The US Dollar Index (DX-Y.NYB), which tracks the greenback against a basket of six major currencies, slipped 0.1% to 97.26 after the comments.
In other currency moves, the pound was muted against the euro, trading at €1.1602 at the time of writing.
Gold prices inched up during early European trading hours as the uncertainty around tariff developments maintains the precious metal's safe-haven appeal.
Gold futures were steady at $3,343.60 an ounce, while spot gold climbed 0.7% to $3.334.57 per ounce.
“Trump's latest tariff letters are keeping gold in the frame for investors as an uncertainty hedge, but a resilient US dollar and higher bond yields are constraining the metal's immediate upside potential,” KCM Trade chief market analyst Tim Waterer said.
Gold, which offers no yield, tends to struggle in environments of rising bond yields. A stronger US dollar also weighs on the metal by making it more expensive for buyers using other currencies.

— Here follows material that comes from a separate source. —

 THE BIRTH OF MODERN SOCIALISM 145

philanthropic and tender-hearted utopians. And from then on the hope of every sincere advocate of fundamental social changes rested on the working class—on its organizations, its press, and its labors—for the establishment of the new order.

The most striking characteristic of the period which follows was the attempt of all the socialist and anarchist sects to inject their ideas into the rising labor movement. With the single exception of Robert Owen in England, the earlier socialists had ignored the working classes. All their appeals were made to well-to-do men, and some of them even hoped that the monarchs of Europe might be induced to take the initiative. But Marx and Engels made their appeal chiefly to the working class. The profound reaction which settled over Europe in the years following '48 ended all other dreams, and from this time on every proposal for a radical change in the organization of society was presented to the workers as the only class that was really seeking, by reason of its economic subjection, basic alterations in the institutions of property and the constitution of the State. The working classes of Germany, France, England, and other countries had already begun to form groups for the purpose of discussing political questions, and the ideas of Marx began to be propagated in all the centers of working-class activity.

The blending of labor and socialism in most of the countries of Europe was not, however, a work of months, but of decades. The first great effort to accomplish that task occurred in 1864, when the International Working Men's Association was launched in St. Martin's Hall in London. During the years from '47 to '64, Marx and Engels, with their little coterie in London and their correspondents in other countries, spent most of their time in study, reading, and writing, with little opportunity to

“Traders seem relatively unfazed by Trump's tariff letters, and with safe-haven demand largely contained at this point, gold is still just biding its time waiting for a topside breakout to potentially occur,” Waterer said.
Oil prices retreated on Tuesday after rising almost 2% in the previous session, as markets digested fresh US trade developments and a larger-than-expected supply increase from Opec+ for August.
Brent crude lost 0.3% to $69.39 a barrel, while West Texas Intermediate dropped by the same margin to trade at $67.71.
“Prompt demand remains healthy on the back of seasonal factors. The question remains if forward demand will maintain to absorb the larger-than-expected supply from Opec+,” said Emril Jamil, a senior analyst at LSEG Oil Research.